- [Task goal]
Repeat precisely, and only, the lines between the line containing "Taking (x=83, y=239), (x=382, y=94), which" and the end of the listing below, both ends included.

(Spatial relation data)
***

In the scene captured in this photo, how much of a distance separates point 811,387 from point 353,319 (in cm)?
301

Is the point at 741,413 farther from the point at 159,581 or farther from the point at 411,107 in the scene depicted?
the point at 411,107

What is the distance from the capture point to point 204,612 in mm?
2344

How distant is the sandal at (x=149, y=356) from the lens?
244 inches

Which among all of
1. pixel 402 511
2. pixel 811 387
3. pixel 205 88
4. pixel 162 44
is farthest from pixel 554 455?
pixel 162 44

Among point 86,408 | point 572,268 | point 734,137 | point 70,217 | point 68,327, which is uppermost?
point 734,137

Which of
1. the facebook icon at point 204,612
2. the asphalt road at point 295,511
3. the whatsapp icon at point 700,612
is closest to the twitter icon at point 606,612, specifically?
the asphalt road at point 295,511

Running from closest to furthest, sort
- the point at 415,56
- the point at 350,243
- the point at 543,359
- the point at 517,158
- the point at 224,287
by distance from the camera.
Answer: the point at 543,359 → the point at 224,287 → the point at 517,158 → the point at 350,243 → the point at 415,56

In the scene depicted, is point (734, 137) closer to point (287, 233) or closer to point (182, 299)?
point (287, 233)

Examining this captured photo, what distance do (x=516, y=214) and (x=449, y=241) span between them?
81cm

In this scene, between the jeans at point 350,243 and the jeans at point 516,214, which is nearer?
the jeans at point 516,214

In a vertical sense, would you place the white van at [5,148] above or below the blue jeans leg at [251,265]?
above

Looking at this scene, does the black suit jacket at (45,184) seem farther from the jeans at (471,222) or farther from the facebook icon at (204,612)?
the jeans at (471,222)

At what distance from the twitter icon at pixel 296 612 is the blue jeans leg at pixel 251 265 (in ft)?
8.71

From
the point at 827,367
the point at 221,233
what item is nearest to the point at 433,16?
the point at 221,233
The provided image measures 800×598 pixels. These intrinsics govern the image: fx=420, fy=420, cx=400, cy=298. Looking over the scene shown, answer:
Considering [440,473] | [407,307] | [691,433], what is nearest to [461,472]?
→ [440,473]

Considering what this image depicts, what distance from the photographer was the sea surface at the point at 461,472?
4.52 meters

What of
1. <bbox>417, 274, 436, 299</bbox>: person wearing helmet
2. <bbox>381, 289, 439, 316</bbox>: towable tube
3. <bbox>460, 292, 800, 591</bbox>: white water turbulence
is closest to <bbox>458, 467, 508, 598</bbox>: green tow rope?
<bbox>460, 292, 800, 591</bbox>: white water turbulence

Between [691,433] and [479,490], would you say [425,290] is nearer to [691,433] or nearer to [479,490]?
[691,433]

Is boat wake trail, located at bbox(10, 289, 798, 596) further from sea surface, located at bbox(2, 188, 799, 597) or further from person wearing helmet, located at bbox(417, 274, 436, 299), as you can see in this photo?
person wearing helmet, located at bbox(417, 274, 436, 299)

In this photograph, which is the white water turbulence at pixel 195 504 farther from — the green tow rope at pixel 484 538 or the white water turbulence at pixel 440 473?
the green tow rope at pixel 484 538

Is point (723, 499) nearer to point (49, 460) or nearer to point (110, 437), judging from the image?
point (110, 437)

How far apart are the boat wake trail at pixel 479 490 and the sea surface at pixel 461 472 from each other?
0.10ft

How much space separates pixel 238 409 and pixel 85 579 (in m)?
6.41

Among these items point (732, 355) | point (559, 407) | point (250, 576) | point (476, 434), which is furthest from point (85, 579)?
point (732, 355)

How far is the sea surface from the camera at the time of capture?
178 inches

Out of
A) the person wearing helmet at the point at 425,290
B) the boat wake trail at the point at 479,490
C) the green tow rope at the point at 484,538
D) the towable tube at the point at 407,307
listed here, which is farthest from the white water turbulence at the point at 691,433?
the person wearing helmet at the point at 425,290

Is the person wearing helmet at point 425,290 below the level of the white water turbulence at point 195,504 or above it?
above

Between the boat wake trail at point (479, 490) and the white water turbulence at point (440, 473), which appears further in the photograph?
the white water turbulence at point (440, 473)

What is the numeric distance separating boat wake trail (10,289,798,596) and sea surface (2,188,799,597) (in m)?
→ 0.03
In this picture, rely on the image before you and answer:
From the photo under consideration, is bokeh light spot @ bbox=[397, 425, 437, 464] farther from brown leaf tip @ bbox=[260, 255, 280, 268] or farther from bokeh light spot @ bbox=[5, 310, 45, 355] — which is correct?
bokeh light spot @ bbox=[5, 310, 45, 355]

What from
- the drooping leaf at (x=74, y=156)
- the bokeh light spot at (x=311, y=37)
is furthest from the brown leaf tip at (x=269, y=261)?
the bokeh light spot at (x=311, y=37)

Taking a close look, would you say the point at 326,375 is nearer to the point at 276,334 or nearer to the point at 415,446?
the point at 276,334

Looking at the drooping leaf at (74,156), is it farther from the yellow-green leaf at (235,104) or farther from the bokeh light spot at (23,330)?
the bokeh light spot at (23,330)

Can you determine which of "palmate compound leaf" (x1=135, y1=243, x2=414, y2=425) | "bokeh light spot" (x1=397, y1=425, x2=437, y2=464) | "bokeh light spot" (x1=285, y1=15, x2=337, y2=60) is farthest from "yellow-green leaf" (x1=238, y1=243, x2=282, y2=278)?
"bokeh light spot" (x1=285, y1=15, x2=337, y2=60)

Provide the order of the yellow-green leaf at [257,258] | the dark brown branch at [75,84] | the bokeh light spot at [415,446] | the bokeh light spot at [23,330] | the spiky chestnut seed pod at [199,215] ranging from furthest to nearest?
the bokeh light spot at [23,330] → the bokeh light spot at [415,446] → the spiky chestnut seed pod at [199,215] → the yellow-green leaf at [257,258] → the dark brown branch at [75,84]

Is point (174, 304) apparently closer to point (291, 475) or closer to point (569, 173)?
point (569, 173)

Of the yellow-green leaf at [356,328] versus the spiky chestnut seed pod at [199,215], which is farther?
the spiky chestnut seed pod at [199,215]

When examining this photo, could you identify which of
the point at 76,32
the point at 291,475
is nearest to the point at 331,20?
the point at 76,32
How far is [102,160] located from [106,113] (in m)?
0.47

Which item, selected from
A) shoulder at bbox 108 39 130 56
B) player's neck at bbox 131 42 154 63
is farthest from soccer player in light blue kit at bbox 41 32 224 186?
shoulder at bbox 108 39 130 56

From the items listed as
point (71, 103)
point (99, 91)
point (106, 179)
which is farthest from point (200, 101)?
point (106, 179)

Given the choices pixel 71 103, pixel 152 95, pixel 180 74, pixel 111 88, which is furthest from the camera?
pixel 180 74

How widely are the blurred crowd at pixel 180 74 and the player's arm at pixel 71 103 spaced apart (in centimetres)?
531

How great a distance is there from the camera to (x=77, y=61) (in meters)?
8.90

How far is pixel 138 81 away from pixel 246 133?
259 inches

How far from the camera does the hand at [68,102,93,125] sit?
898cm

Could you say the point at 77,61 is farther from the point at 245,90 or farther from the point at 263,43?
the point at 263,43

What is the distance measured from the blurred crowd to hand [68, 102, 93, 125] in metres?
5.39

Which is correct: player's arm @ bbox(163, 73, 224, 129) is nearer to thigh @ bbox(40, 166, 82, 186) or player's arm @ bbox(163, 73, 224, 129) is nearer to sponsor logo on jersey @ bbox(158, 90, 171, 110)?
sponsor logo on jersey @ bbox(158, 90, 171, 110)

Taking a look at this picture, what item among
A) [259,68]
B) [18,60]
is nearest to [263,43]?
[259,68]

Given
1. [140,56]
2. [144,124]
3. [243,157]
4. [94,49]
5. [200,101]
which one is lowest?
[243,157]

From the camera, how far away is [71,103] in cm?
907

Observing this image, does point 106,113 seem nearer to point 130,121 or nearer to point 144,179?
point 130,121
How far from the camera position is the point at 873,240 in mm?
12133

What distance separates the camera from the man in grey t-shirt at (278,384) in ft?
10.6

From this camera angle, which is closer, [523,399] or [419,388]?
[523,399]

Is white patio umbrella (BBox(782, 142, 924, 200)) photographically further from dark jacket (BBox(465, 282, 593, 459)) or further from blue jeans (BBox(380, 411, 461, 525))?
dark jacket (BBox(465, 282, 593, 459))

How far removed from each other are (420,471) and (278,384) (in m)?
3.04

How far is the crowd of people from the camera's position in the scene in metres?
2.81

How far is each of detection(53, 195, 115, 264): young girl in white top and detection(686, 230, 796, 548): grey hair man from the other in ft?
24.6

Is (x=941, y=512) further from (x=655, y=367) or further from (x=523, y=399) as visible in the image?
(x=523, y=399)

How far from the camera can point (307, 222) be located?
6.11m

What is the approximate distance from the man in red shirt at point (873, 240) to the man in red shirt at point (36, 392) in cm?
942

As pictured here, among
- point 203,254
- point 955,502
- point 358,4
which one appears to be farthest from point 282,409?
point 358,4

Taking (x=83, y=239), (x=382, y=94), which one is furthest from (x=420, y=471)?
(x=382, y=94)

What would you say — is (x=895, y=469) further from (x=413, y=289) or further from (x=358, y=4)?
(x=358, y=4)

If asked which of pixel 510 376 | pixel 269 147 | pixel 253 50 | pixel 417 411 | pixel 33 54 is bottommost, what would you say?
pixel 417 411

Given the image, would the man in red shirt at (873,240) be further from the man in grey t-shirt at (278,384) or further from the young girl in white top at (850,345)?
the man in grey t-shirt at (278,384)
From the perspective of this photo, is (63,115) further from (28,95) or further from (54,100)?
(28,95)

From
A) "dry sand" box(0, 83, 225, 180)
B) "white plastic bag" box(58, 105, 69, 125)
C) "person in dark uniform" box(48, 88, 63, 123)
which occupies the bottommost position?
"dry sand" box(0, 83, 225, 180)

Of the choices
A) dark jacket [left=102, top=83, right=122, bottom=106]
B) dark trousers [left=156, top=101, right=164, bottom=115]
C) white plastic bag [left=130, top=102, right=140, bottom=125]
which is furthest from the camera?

***

- [Solution to the exercise]
Taking (x=83, y=239), (x=382, y=94), which one is furthest from (x=420, y=471)?
(x=382, y=94)

What would you say — is (x=895, y=469) further from (x=413, y=289) or further from (x=358, y=4)?
(x=358, y=4)

If asked which of pixel 510 376 | pixel 269 147 | pixel 253 50 | pixel 417 411 | pixel 33 54 is bottommost, what would you say?
pixel 417 411

Given the image, would the man in red shirt at (873,240) be further from the man in grey t-shirt at (278,384) or further from the young girl in white top at (850,345)?
the man in grey t-shirt at (278,384)
From the perspective of this photo, is (63,115) further from (28,95) or further from (54,100)?
(28,95)

From
A) "dry sand" box(0, 83, 225, 180)
B) "white plastic bag" box(58, 105, 69, 125)
C) "person in dark uniform" box(48, 88, 63, 123)
which occupies the bottommost position?
"dry sand" box(0, 83, 225, 180)

Of the choices
A) dark jacket [left=102, top=83, right=122, bottom=106]
B) dark trousers [left=156, top=101, right=164, bottom=115]
C) white plastic bag [left=130, top=102, right=140, bottom=125]
which is furthest from the camera?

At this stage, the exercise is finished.